Yazan: Turgut Koçak 13 Nisan 2020
Esen yağan, herkesin haddini bildiren, onu hain, bunu terörist ilan edip vatan, millet, Sakarya naralarıyla MHP’nin bile gönlünü çelen Süleyman Soylu dün gece aşağı yukarı sokağa çıkma yasağı ilan ettiği saatlere denk getirerek istifa ettiğini söylemekle kalmadı, yaşamının bundan sonraki döneminde de Recep Tayyip Erdoğan’a sonuna kadar bağlı kalacağını söyleyerek istifasını açıkladı.
Üstelik de Cuma gecesi açıklanan sokağa çıkma yasağının bütün sonuçlarını üstlenerek ve yapılan eleştirileri de kabul ederek.
Bu olay üzerine hemen herkes olayın üzerine atlayıp demek ki bizim ülkemizde de istifa mekanizması diye bir şey varmış diye düşünüyordu ki aradan çok geçmedi ve Cumhurbaşkanlığı makamına bağlı sözcülerden birinden bu istifanın Recep Tayyip Erdoğan tarafından kabul edilmediği açıklaması geldi. Gerçekten de olanlar ilginçti. Niye derseniz olayın içinde açıkça bir Çapanoğlu öyküsünün olduğu ise apaçık ortadaydı.

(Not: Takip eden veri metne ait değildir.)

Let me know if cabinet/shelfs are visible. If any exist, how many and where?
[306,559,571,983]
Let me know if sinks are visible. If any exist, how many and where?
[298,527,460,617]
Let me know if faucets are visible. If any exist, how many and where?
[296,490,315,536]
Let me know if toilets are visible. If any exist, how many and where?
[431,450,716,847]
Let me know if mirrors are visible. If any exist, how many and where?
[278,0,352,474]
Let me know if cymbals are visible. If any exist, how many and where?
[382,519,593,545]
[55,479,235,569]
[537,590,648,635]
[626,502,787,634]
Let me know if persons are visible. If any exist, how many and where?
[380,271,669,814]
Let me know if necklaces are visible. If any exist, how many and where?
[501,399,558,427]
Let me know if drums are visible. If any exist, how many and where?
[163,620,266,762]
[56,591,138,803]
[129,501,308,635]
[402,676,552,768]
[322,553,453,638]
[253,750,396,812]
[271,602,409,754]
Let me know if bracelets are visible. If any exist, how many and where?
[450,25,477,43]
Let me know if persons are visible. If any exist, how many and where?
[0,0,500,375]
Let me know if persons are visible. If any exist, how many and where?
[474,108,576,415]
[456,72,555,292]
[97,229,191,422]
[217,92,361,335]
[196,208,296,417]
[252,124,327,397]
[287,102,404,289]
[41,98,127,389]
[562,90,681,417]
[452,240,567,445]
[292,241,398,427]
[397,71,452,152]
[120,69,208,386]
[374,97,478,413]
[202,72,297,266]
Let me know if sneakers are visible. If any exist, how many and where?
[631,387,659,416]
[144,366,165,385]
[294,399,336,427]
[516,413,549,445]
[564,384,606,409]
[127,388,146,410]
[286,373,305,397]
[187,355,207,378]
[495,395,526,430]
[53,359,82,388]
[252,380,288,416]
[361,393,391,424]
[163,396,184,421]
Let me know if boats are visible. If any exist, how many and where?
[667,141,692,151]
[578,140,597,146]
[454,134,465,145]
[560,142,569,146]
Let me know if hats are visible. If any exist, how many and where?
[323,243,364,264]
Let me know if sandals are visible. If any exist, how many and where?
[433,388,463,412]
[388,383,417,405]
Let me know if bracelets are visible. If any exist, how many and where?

Şimdi geriye dönelim ve şu sokağa çıkma yasağını ele alalım. Bir kez sokağa çıkma yasağı Recep Tayyip Erdoğan’ın isteği ve oluru dışında hiçbir şekilde ilan edilemez. Zaten ilanın Erdoğan’ın bilgisi dahilinde olduğunu Süleyman Soylu da üstüne basa basa açıklamıştı. Ancak öngörüleri istedikleri gibi gerçekleşmedi. Sokağa çıkmaya 2 saat kala açıklanan yasak üzerine binlerce insan sokağa fırladı ve açık olan market, bakkal ve alışveriş yapılacak neresi varsa insanlar oraya doluştular ve alınmış olan tedbirler ve yasaktan umulan sonuç bir anda bir işe yaramaz hale getirildi. Doğal olarak böyle bir durum karşısında da AKP ve saray iktidarı ağır eleştirilerle karşı karşıya kaldı. Bu olay hem sarayı hem de saray çevresini panikletti. Üstelik de asla hata yapmayacağı düşünülen Recep Tayyip Erdoğan’da doğrudan eleştirilerin hedefi haline gelmişti.
Saray ve çevresi bu olayı düşündü. İlk iş Erdoğan’ın bu eleştirilerden en az yara alması gerektiği düşünülerek yaşanan her hata birinin üzerine yıkılması ile sağlanabilirdi. Bu konuda en özverili olan Erdoğan’a yaşamının sonuna kadar bağlı kalacak birisi seçilebilirdi danışıklı dövüş örneğinde olduğu gibi bu işe en uygun kişi tabi ki de Soylu olabilirdi. Üstelik bugüne kadar muhalefetin en fazla eleştirisini almış kişi de oydu. Tam da gaz alınacak kişi sayılırdı.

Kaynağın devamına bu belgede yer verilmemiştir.